While some companies may be able to cobble together a growth-enhancing strategy based on “Back-to-Basics” and selected forays in the non-regulated and regulated area, we believe that consolidation in the Industry, while fraught with execution risk, should continue to provide the best long-term value proposition for companies and, as a result of reasonably attainable synergy levels, very attractive relative earnings growth opportunities. Today, as evidenced by the various colors on the map, the Power and Utility Industry remains markedly unconsolidated, suggesting the opportunity. Importantly, as one reviews this multi-colored map, it is reasonable to ask the question as to whether the various companies that are present in the map, taken together with municipal-owned entities and cooperatives and others, somehow increases the complexity of this country’s utility and power system and thus puts pressure on the ability to deliver reliable electricity service.
In the wake of last summer’s blackout, the topic of system reliability has demanded the attention of policymakers, advocacy groups and Industry executives.

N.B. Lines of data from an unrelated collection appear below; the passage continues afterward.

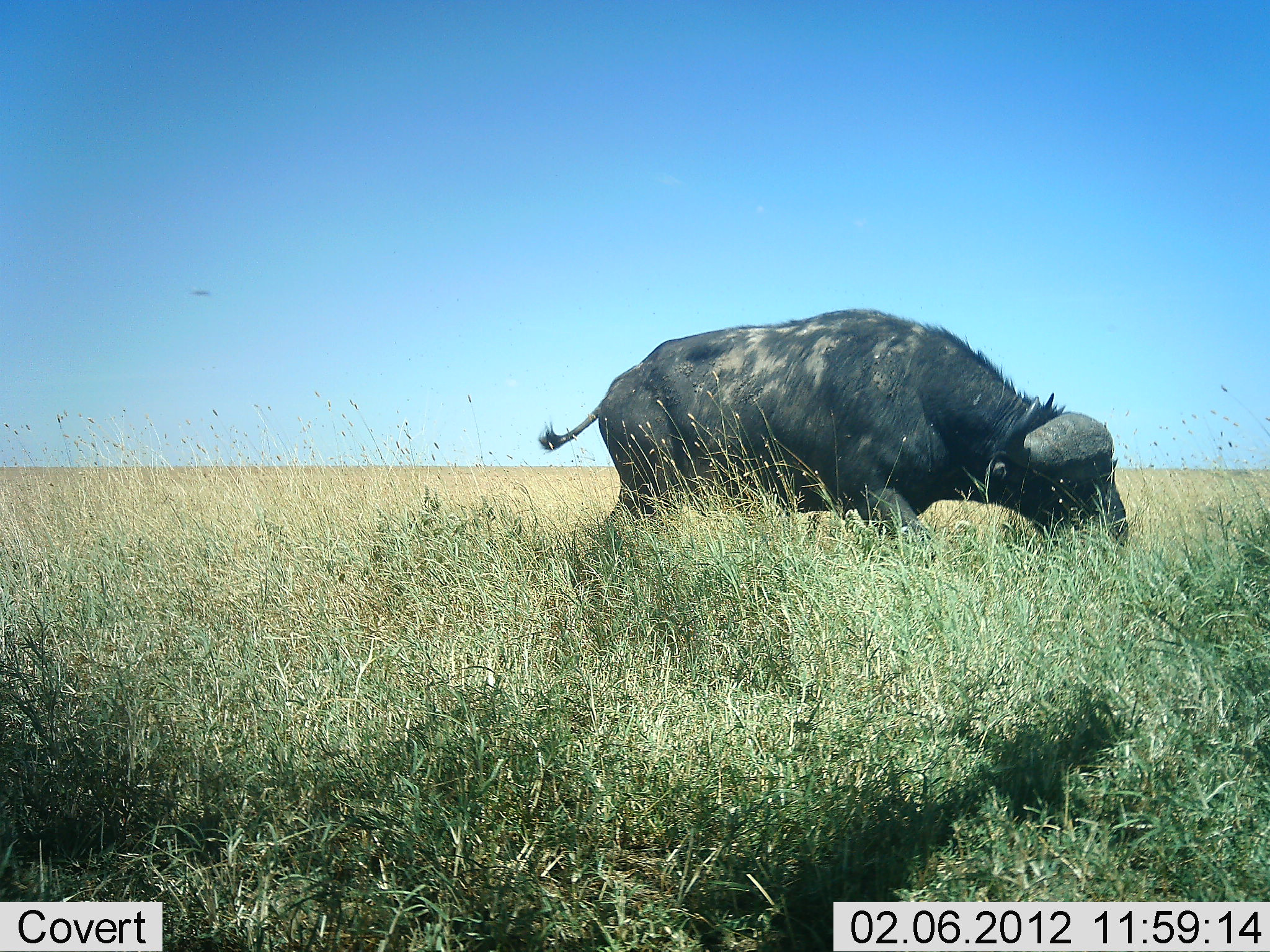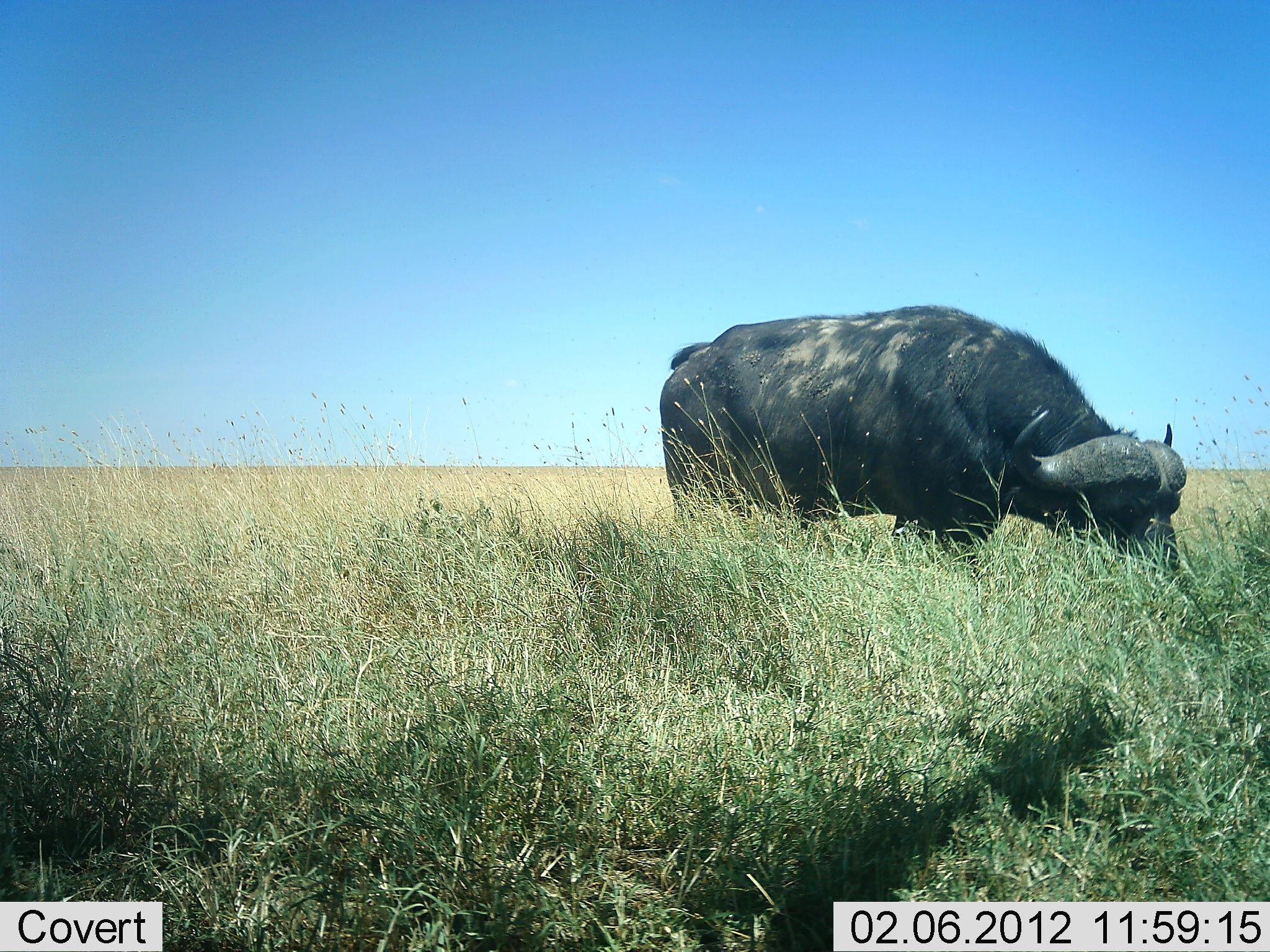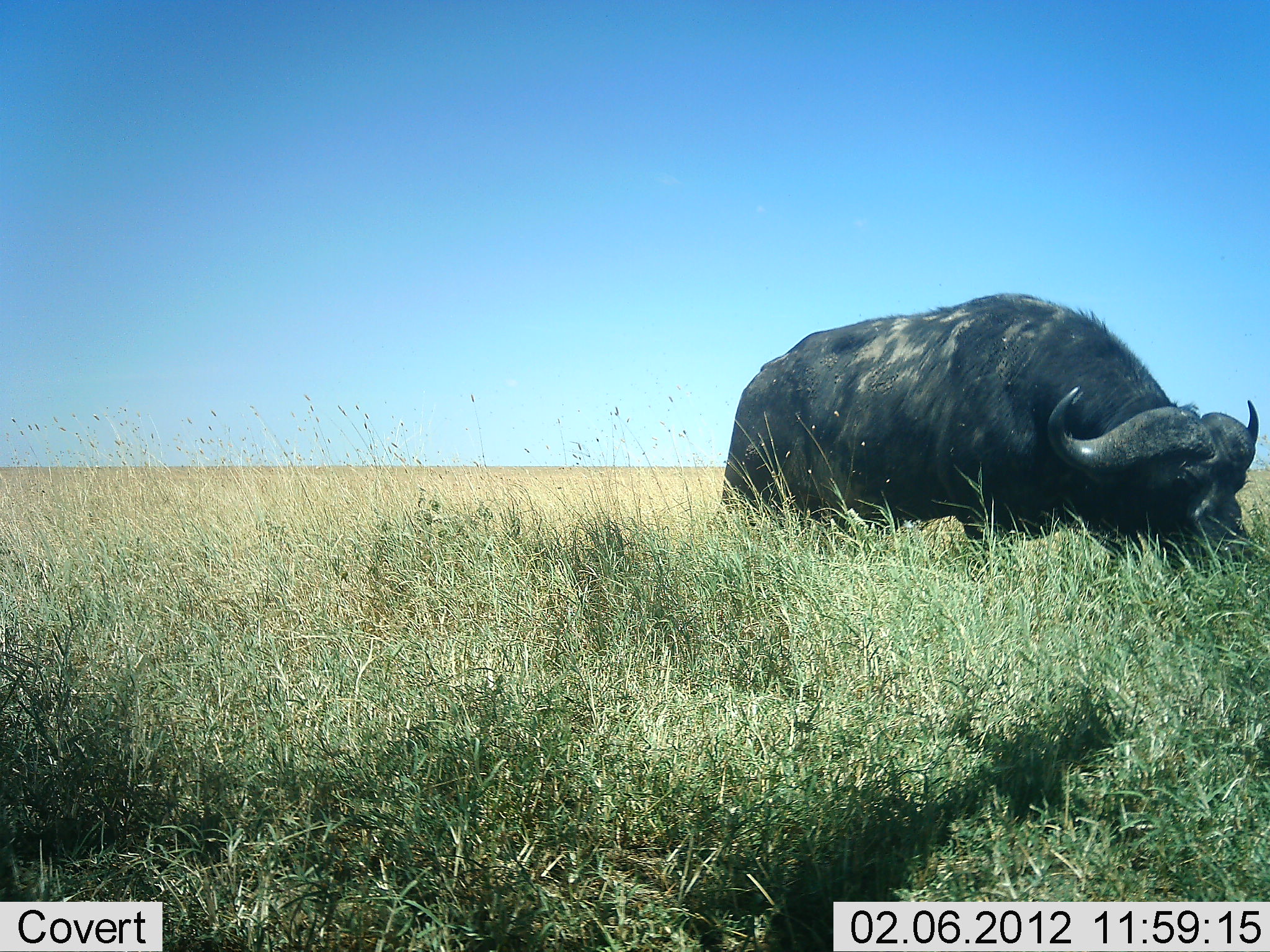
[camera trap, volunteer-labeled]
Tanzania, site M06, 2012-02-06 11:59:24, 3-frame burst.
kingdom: Animalia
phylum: Chordata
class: Mammalia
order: Artiodactyla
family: Bovidae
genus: Syncerus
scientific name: Syncerus caffer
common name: cape buffalo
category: buffalo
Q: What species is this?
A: Buffalo (cape buffalo) (Syncerus caffer).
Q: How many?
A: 1.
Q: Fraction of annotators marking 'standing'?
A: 23%.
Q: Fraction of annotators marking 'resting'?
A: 0%.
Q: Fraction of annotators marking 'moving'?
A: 54%.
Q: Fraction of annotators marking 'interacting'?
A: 0%.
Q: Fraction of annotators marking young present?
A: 0%.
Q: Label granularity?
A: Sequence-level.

In addition to considering whether the fragmented nature of the Industry itself may contribute to reliability questions, we have been considering whether consolidation itself could be a source of capital for the apparent significant investment needs to ensure infrastructure reliability. In our view, the available synergies associated with mergers in the Industry could be utilized, in part, to support investment in the system which, as noted on this slide, could be a win-win result for all constituencies. In particular, assuming a reasonable regulatory construct, some portion of synergies associated with a merger could be allocated to shareholders with the balance allocated to system investment, as apposed to being allocated to rate decreases, thereby locking-in enhanced future earnings growth for the relevant utility and greater system reliability as a result of enhanced investment. In your copies you will find an article we recently published in Public Utilities Fortnightly on this topic.